• EXTRAIT DU DOCUMENT:
━━━━━━━━━━━━━━━━━━━━━━━━━━━━━━
La place et le rôle de l'enseignant en classe de TPS publié le 08/10/2014

Faire agir et réussir chaque enfant

Viviane Bouysse

Viviane Bouysse, inspectrice générale, nous parle de la nécessité de faire agir et réussir chaque enfant avant de comprendre les stratégies de la réussite.

Les conférences du Canopé - Site de Lyon :
La refondation de l’école maternelle : continuités et changements - La place et le rôle de l’enseignant

Des postures d’enseignants qui favorisent la réussite des élèves

Les postures de l’enseignant présentées dans le film favorisent la réussite et le bien-être de l’élève :
L’enfant agit sous le regard bienveillant du maître qui étaye selon les besoins d’un geste, d’un mot, en provoquant l’interaction avec d’autres élèves


Témoignages d’enseignants

Au bout d’un an de pratique, le groupe des directrices ayant participé au stage « La scolarisation des élèves de moins de trois ans », organisé par la mission maternelle de Charente-Maritime au cours de l’année 2013-2014, nous soumet ses réflexions :

Témoignages de directrices (PDF de 44.8 ko)

Quels changements provoque la mise en place dans l’école d’une classe dédiée aux élèves de moins de trois ans ?


Six enseignants, exerçant en classe de TPS, ont bien voulu prendre le temps de confier leur évolution professionnelle sur l’année en répondant librement aux questions suivantes
Au cours de cette année d’enseignement avec les moins de trois ans, quelles sont les évolutions que je perçois dans ma pratique professionnelle ?

En septembre, je découvrais concrètement l’école maternelle.
Je m’étais fixé un objectif : que les enfants se sentent bien dans la classe, soient heureux d’y revenir et parallèlement que leurs parents nous les confient sereinement.
J’ai « œuvré » pour un « climat » de classe, un « climat » d’échange avec les familles.
━━━━━━━━━━━━━━━━━━━━━━━━━━━━━━
• SECTION DES DONNÉES:
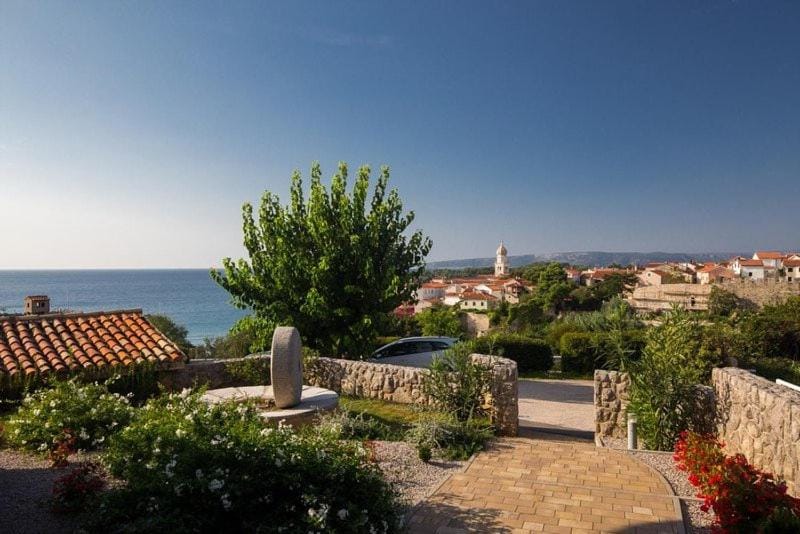Marija F4 Apartment Apartment in Krk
━━━━━━━━━━━━━━━━━━━━━━━━━━━━━━
• ACTION DEMANDÉE: Recopiez s'il vous plaît le passage du texte ci-dessus sur le rôle de l'enseignant en classe de TPS, entre « Je m’étais fixé » et « les confient sereinement. », bornes incluses.

• ZONE DE RÉPONSE:
Je m’étais fixé un objectif : que les enfants se sentent bien dans la classe, soient heureux d’y revenir et parallèlement que leurs parents nous les confient sereinement.